→ **Data excerpts**:
[Start of Attachment]

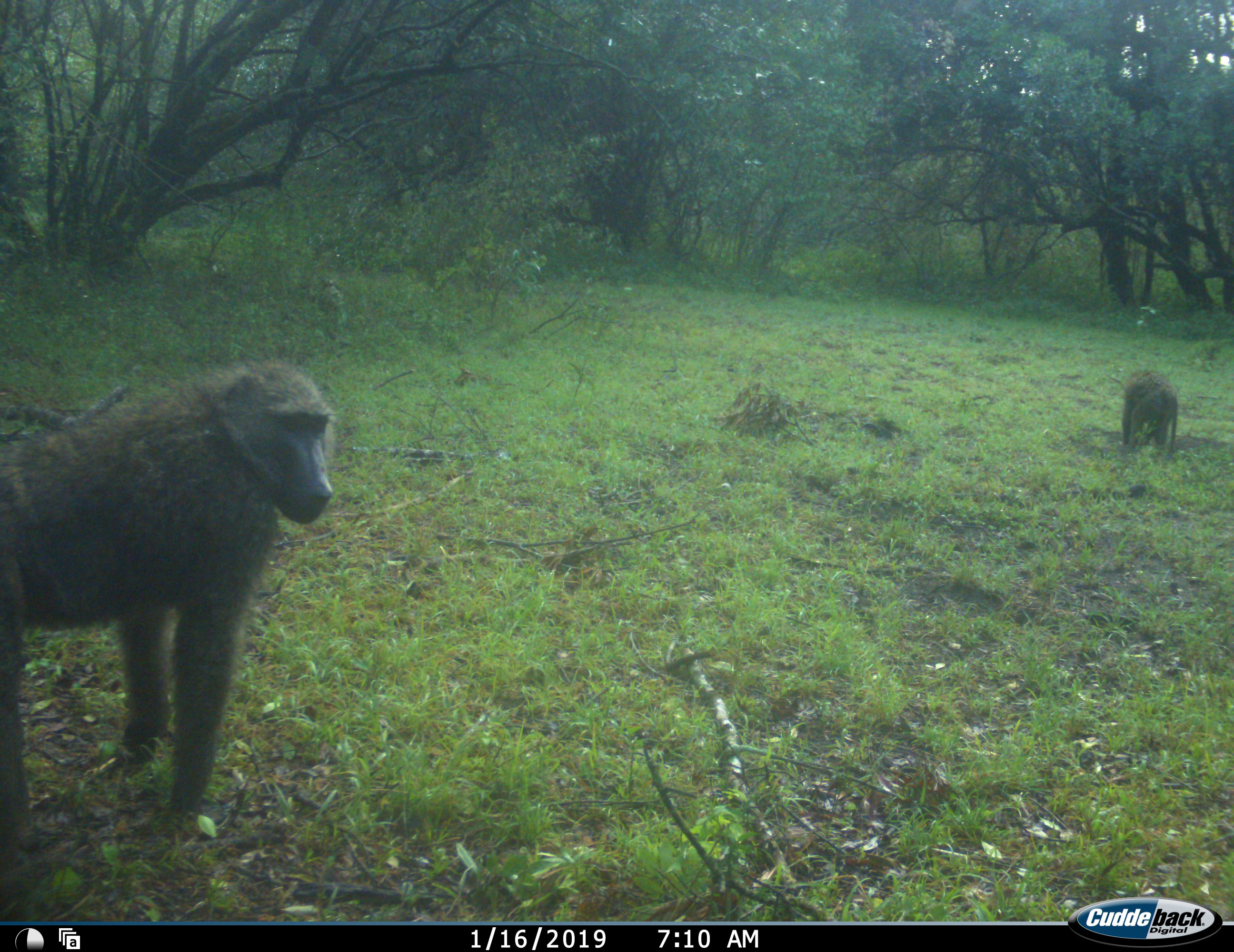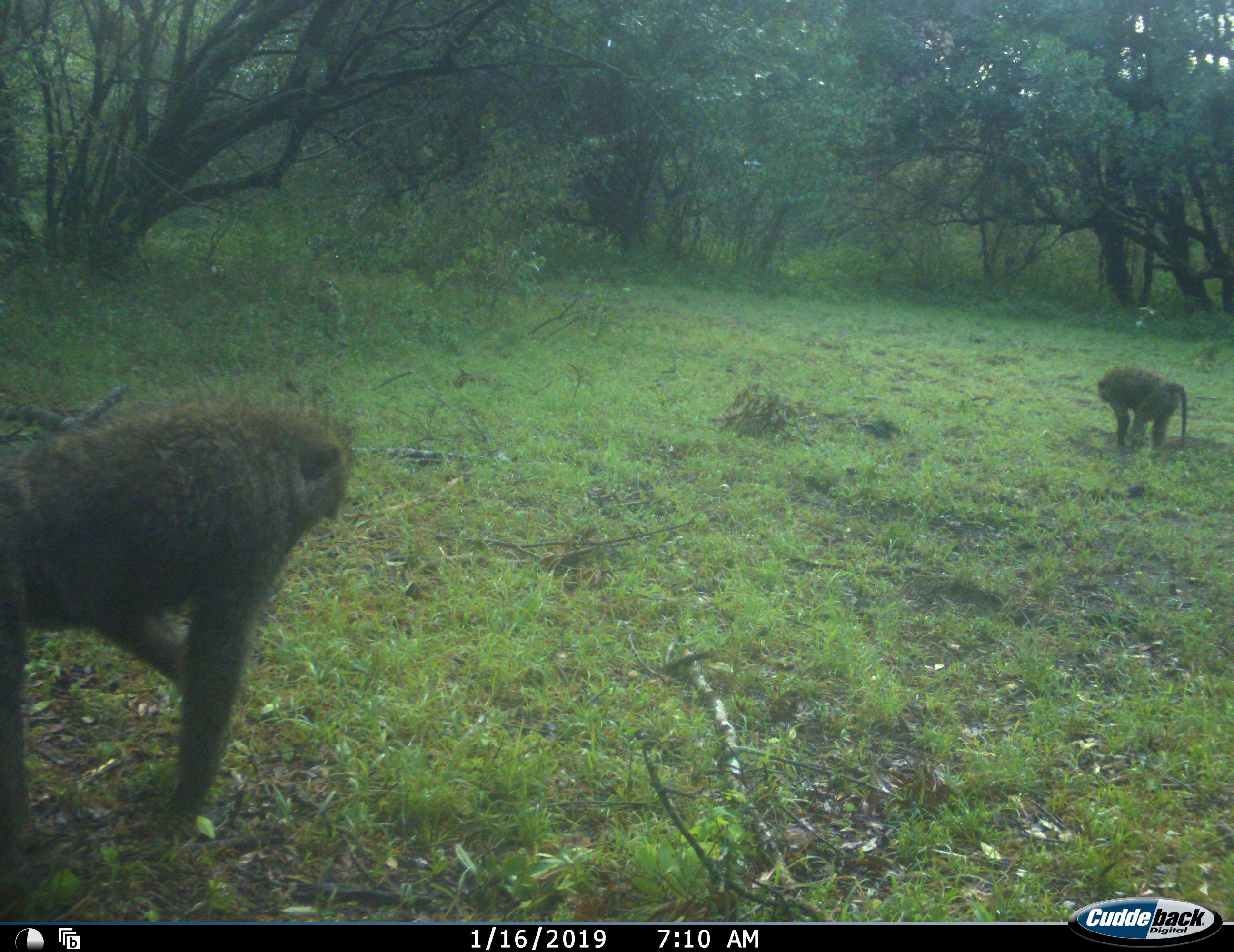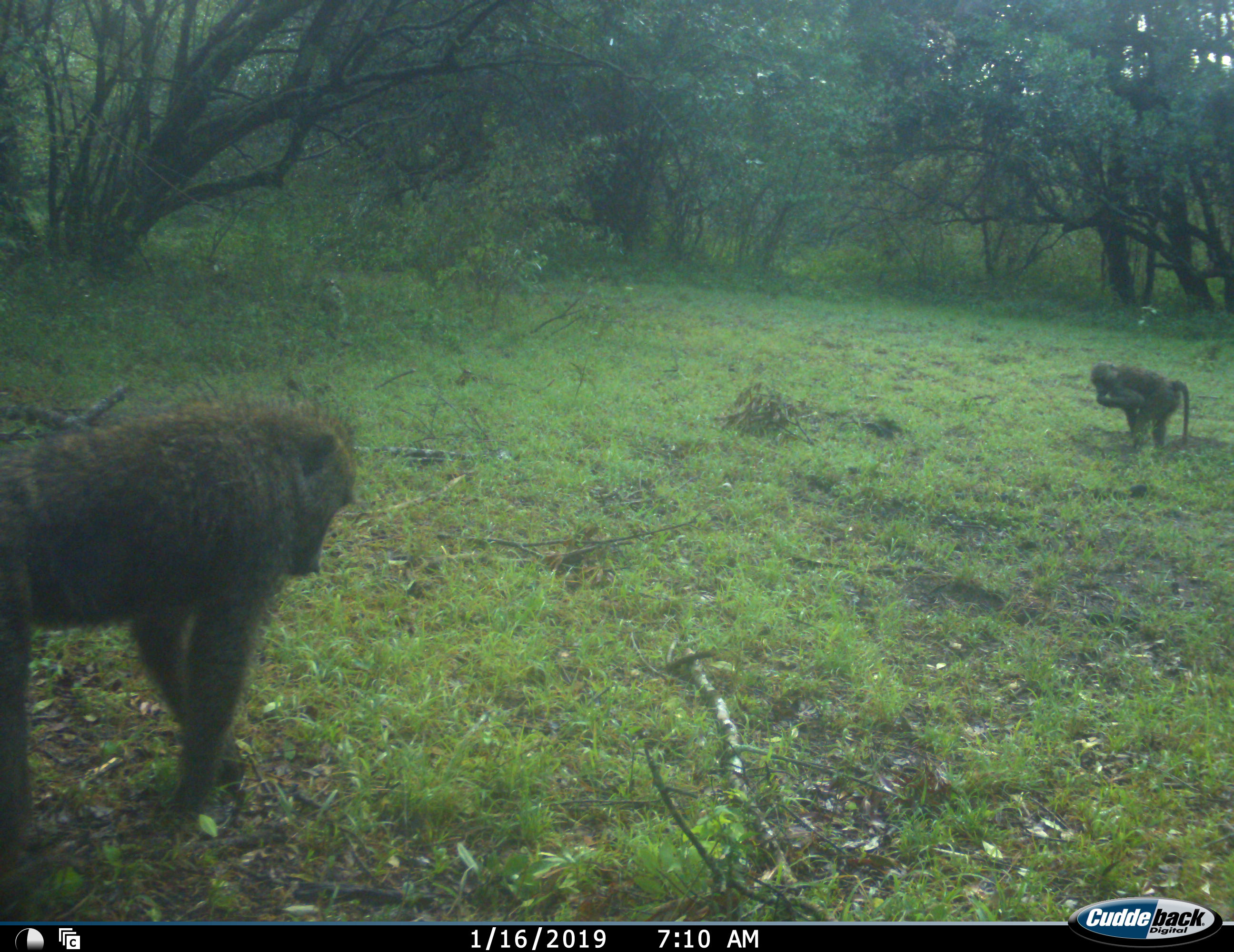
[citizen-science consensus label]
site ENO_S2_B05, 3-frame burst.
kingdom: Animalia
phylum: Chordata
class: Mammalia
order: Primates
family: Cercopithecidae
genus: Papio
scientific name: Papio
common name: baboon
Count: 2.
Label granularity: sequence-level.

[End of Attachment]

→ **Prompt**: Before copying, set the pictures aside; then give the records again exactly.

→ **Task solution**:
[citizen-science consensus label]
site ENO_S2_B05, 3-frame burst.
kingdom: Animalia
phylum: Chordata
class: Mammalia
order: Primates
family: Cercopithecidae
genus: Papio
scientific name: Papio
common name: baboon
Count: 2.
Label granularity: sequence-level.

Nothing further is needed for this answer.